We are working on creating an installation package for a WCF-based web service. The service uses message-level encryption via an installed certificate. I am trying to come up with an automated way to both install the certificate and set its permissions.
Currently, we are manually installing the certificate via the MMC snap-in. After it is installed, we need to find the file containing the installed certificate and modify the permissions so that the Network Service account can access it. The only way I know to find the file is to open the "...\Microsoft\Crypto\RSA\MachineKeys" folder (exact path differs based on platform) and identify the file with the most recent modified date.
I'm thinking we'll use WIX to create the installation package. WIX has a specific feature for installing a certificate, but I assume permissions will still be an issue. Is there some utility or API or other means to get the physical path for an installed certificate identified by the subject name (or similar).
Of course, maybe there's a more direct solution to this problem.
Thanks for any help with this issue.
Source: Least Privilege
There is no clean way to do that in managed code. The general procedure is:
- Select a certificate
- Create an RSACryptoServiceProvider object from the certificate's PrivateKey property
- Retrieve the UniqueKeyContainerName property.
- Search for this file name in the various locations where keys are stored. Thats under ApplicationData for user keys and CommonApplicationData for machine keys
If you want to do this in a custom action, I recommend you do this in C++. (Managed Custom Actions are most of the time not a good idea.)
If you only want to set ACLs, there are two tools that can do that for you:
- WinHttpCertCfg.exe
- The certificates tool included in WSE3
See the link for the details, hope this helps!
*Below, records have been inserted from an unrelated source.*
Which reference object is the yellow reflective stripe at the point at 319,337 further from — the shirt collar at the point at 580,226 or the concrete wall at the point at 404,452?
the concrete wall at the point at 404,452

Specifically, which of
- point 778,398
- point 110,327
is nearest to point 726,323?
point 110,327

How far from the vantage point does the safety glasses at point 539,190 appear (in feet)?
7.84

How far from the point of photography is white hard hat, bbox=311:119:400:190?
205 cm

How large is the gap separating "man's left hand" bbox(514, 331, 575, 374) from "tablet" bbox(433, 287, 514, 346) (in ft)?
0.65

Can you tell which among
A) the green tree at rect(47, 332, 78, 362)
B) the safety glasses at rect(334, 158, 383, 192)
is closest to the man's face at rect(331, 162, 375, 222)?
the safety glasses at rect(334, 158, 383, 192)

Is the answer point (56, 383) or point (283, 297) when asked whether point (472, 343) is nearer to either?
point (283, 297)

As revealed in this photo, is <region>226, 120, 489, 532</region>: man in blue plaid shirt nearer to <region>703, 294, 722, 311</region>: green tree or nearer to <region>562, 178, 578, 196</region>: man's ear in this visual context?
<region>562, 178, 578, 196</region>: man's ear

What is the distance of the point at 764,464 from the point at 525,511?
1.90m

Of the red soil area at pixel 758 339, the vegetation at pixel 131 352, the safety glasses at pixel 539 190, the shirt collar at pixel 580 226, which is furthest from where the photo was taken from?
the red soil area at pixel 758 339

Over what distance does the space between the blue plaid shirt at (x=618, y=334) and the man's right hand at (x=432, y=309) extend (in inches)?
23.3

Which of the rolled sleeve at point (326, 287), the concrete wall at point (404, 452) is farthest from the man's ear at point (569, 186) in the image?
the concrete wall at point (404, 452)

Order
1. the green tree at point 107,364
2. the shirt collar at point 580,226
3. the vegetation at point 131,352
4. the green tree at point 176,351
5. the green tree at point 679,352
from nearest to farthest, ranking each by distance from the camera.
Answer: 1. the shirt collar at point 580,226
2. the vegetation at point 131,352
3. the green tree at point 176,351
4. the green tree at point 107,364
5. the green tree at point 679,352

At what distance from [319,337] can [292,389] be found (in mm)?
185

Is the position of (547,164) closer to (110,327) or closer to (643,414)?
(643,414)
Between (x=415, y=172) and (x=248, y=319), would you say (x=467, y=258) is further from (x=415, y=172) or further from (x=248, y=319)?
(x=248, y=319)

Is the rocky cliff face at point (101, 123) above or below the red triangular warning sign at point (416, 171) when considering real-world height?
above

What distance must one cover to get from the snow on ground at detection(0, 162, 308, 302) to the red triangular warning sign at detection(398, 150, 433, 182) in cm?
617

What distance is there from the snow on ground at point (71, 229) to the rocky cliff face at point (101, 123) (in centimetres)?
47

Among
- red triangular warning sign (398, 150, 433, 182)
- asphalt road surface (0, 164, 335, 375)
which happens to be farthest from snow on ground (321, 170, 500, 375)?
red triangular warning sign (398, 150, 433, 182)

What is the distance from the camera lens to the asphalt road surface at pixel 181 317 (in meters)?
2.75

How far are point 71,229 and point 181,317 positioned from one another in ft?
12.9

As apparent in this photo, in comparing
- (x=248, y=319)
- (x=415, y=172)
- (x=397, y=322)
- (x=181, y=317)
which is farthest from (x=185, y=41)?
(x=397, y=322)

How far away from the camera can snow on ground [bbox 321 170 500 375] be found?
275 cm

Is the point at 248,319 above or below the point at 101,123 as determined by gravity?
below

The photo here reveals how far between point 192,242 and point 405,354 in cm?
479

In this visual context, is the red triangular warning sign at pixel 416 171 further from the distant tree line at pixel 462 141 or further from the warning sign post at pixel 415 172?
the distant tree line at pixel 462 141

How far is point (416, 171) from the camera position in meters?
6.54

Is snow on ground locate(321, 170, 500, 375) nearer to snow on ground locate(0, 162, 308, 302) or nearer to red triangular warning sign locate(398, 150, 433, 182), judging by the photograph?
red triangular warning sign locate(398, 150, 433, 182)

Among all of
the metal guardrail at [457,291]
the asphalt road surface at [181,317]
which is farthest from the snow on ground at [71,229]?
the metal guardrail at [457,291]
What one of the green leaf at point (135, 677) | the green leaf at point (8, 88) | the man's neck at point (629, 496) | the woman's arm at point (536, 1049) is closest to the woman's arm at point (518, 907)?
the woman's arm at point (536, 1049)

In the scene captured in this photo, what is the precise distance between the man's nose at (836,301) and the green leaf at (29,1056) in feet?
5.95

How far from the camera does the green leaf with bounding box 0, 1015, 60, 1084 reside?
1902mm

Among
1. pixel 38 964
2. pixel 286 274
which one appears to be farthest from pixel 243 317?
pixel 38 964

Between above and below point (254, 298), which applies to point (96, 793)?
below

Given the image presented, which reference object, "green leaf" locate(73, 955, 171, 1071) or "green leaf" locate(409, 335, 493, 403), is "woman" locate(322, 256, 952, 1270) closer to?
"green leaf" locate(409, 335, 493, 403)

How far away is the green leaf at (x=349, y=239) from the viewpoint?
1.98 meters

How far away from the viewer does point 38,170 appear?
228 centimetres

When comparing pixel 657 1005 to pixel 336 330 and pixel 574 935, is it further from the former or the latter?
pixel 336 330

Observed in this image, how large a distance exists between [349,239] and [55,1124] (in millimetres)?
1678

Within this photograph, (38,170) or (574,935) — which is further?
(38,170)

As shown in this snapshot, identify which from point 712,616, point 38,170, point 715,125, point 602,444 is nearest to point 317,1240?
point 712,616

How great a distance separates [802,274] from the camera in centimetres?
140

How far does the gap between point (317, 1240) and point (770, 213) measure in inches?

Does the certificate need to be installed? Could you reference it from a PFX file or similar instead, negating any need for installation?
A certificate itself doesn't have permissions. It can be in either a user's certificate store, such as the MY, CA or ROOT stores. Or it can be in the computer's version of those stores. It sounds like you are also installing a private key along with the certificate. To make a private key accessible to a service, it should be installed to the computer's key store. If you doing the import manually via something like CryptImportKey, you should specify CRYPT_MACHINE_KEYSET when the key container is acquired with CryptAcquireContext.